上下文无关文法在排列统计量研究中的应用

The statistics on permutations become a research focus in enumerative combinatorics in recent decades. In this project, context-free grammar, a powerful tool for calculation in combinatorics, is used to study the following two aspects of permutations: one is Eulerian-Mahonian joint statistics, and the other is pattern avoidance for permutations. In 2012, J. Haglund posed an open problem to find a stable multivariate refinement of the generating function of some pair of Eulerian-Mahonian statistics. This project will construct a grammar which can generate permutations with sorting index and descent number. By giving a refinement of this grammar, we will obtain a multivariate stable refinement of the generating function of sorting index and descent number to give an answer to Haglund’s problem. Furthermore, while Wilf equivalence of patterns with length three or four has been fully determined, the situations of the patterns with length more than four are more complicated and less studied. In this project wo aim to give a grammatical description of permutation patterns. By using the grammatical description, the property of permutations avoiding general patterns will be characterized. Finally, we will construct a framwork of context-free frammars and find a method to calculate the generating function of a general context-free grammar automatically.

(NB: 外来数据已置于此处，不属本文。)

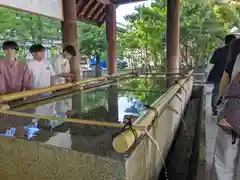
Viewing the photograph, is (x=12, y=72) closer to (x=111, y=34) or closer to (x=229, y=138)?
(x=229, y=138)

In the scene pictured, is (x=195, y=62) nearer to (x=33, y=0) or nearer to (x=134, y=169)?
(x=33, y=0)

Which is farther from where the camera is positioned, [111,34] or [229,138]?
[111,34]

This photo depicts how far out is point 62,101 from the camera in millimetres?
2576

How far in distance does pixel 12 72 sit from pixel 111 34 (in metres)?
5.47

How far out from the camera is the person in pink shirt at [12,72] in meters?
2.54

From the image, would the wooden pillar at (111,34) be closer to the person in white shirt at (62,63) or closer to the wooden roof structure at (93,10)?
the wooden roof structure at (93,10)

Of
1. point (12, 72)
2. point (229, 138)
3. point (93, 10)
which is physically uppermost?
point (93, 10)

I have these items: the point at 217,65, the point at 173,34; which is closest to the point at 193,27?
the point at 173,34

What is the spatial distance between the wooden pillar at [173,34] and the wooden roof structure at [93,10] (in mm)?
1865

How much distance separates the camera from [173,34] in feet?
21.0

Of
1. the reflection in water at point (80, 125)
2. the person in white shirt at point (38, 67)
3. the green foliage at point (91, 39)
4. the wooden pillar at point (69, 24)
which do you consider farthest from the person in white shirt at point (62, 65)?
the green foliage at point (91, 39)

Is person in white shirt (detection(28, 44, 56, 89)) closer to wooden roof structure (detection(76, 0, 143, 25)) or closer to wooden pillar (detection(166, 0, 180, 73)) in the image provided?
wooden pillar (detection(166, 0, 180, 73))

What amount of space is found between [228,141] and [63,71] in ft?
9.68

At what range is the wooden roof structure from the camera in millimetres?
7094
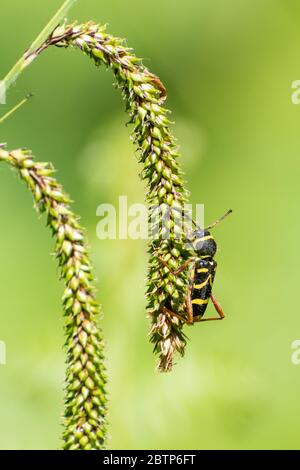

近几十年，排列的统计量一直是计数组合学的研究热点。本项目运用组合数学中的重要研究工具——上下文无关文法来研究排列统计量研究中的两个重要内容：Eulerian-Mahonian联合统计量和有禁排列。2012年，J. Haglund提出公开问题，希望能找到某一对Eulerian-Mahonian联合统计量生成函数的稳定细化。通过构造相关的文法，本项目将研究“排序指标——下降位”这一对联合统计量的分布；进而通过构造细化文法来得到“排序指标——下降位”多元生成函数q-模拟的多元稳定细化，解决Haglund提出的公开问题。此外，目前对于有禁排列的研究主要是针对有长度为3或者4的，对于一般长度模式下有禁排列的研究结果并不多。本项目将上下文无关文法理论运用到有禁排列的研究，通过给定禁模式的文法表示，研究长度大于4的有禁排列的性质。最后，本项目将构建一套完整的陈氏文法生成函数的自动计算方法。